Strategic Shift Focuses on Gas & Diversifying Energy Mix
Alongside its energy transition strategy, ONGC also continues to expand its activities in gas production, transportation, and trading. Kumar cited the competence in managing gas, which the company will be using in facilitating cleaner energy transition. “We are not going to run away from importing or trading gas. We are the best company in gas. We produce it; we transport it; we market it. It is the least polluting fuel in the world of transition towards cleaner energy sources.”

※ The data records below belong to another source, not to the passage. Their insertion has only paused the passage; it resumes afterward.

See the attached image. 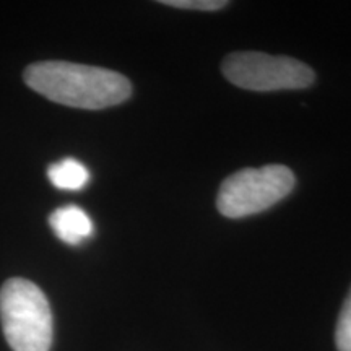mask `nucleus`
<instances>
[{
	"mask_svg": "<svg viewBox=\"0 0 351 351\" xmlns=\"http://www.w3.org/2000/svg\"><path fill=\"white\" fill-rule=\"evenodd\" d=\"M223 75L232 85L251 91L301 90L313 85L314 70L287 56L234 52L223 60Z\"/></svg>",
	"mask_w": 351,
	"mask_h": 351,
	"instance_id": "20e7f679",
	"label": "nucleus"
},
{
	"mask_svg": "<svg viewBox=\"0 0 351 351\" xmlns=\"http://www.w3.org/2000/svg\"><path fill=\"white\" fill-rule=\"evenodd\" d=\"M295 174L283 165L247 168L223 181L217 197L219 213L226 218H244L269 210L291 194Z\"/></svg>",
	"mask_w": 351,
	"mask_h": 351,
	"instance_id": "7ed1b4c3",
	"label": "nucleus"
},
{
	"mask_svg": "<svg viewBox=\"0 0 351 351\" xmlns=\"http://www.w3.org/2000/svg\"><path fill=\"white\" fill-rule=\"evenodd\" d=\"M49 225L57 238L70 245L82 244L85 239L91 238L95 231L91 218L77 205H67L52 212Z\"/></svg>",
	"mask_w": 351,
	"mask_h": 351,
	"instance_id": "39448f33",
	"label": "nucleus"
},
{
	"mask_svg": "<svg viewBox=\"0 0 351 351\" xmlns=\"http://www.w3.org/2000/svg\"><path fill=\"white\" fill-rule=\"evenodd\" d=\"M23 77L32 90L70 108H111L124 103L132 95L130 82L114 70L62 60L29 65Z\"/></svg>",
	"mask_w": 351,
	"mask_h": 351,
	"instance_id": "f257e3e1",
	"label": "nucleus"
},
{
	"mask_svg": "<svg viewBox=\"0 0 351 351\" xmlns=\"http://www.w3.org/2000/svg\"><path fill=\"white\" fill-rule=\"evenodd\" d=\"M0 319L8 346L13 351H49L52 313L49 301L36 285L10 278L0 289Z\"/></svg>",
	"mask_w": 351,
	"mask_h": 351,
	"instance_id": "f03ea898",
	"label": "nucleus"
},
{
	"mask_svg": "<svg viewBox=\"0 0 351 351\" xmlns=\"http://www.w3.org/2000/svg\"><path fill=\"white\" fill-rule=\"evenodd\" d=\"M335 343L339 351H351V288L337 322Z\"/></svg>",
	"mask_w": 351,
	"mask_h": 351,
	"instance_id": "0eeeda50",
	"label": "nucleus"
},
{
	"mask_svg": "<svg viewBox=\"0 0 351 351\" xmlns=\"http://www.w3.org/2000/svg\"><path fill=\"white\" fill-rule=\"evenodd\" d=\"M161 3L174 8H186V10H200V12H213L221 10L228 5L223 0H163Z\"/></svg>",
	"mask_w": 351,
	"mask_h": 351,
	"instance_id": "6e6552de",
	"label": "nucleus"
},
{
	"mask_svg": "<svg viewBox=\"0 0 351 351\" xmlns=\"http://www.w3.org/2000/svg\"><path fill=\"white\" fill-rule=\"evenodd\" d=\"M47 176H49V181L62 191H80L90 181L86 166L73 158H65L59 163L51 165Z\"/></svg>",
	"mask_w": 351,
	"mask_h": 351,
	"instance_id": "423d86ee",
	"label": "nucleus"
}]
</instances>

In addition to renewables, ONGC has broadened its scope of investments to include refining, petrochemicals, power, and gas transportation along with core exploration and production (E&P) operations. The organization has recently backed ONGC Petro Additions Ltd. (OPaL) with capital infusion aimed at ensuring steady gas supply for further widening the production limit.
Increase in Capital Expenditure for Exploration and Production
ONGC’s capital expenditure for oil and gas exploration is estimated to go beyond the ₹30,000 crore threshold in the current financial year and is projected at ₹35,000-40,000 crore for the next year. Such funds will be largely spent towards deepwater drilling and offshore field development and other E&P projects.

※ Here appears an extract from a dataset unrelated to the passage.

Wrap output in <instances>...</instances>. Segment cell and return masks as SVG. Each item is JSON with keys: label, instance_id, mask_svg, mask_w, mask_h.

The company is simultaneously making progress on different offshore developments, such as the Daman Upside Development Project (DUDP), production from which is expected to start by late 2025. Deepwater Cluster-1 on the East Coast is also progressing well. It is gearing itself up to commence seismic data acquisition and exploration of hitherto inaccessible no-go areas with environmental clearance for hydrocarbon exploration by ONGC. What is remarkable is that it has already made a discovery in the no-go area off the East Coast and is currently in the process of appraisal.
BP Partnership for Mumbai High to Boost Production
In one grand move towards enhancing production efficiency, ONGC joined hands with BP for revitalizing the old Mumbai High oil field. Over the next 10 to 12 years, ONGC wants to increase oil production by 40% and gas production by 80%.
“Mumbai High has been shrinking continuously despite capital infusion. The BP study gives a very crafty estimation—an increase of around 40% in oil production and 80% in gas production, with an overall increase in oil output of over 60%,” Kumar stated.
Consequently, both companies will host a workshop for four days, starting February 24, where their respective technical teams will discuss reservoir management, optimization of production facilities, and ways to assure effective flow assurance.
Positioning for Long-Term Growth and Energy Transition
ONGC is strategically positioning itself for long-term growth owing to its increasing investments in renewable energy, offshore exploration, and gas production. The initiatives taken by the company fit into the broader climate ambition, India’s own goal of reducing carbon emissions, while ensuring energy security.
As ONGC accelerates its transition to cleaner energy sources, its multipronged approach highlights its commitment to balancing economic growth with environmental sustainability, setting the stage for a future-ready energy sector.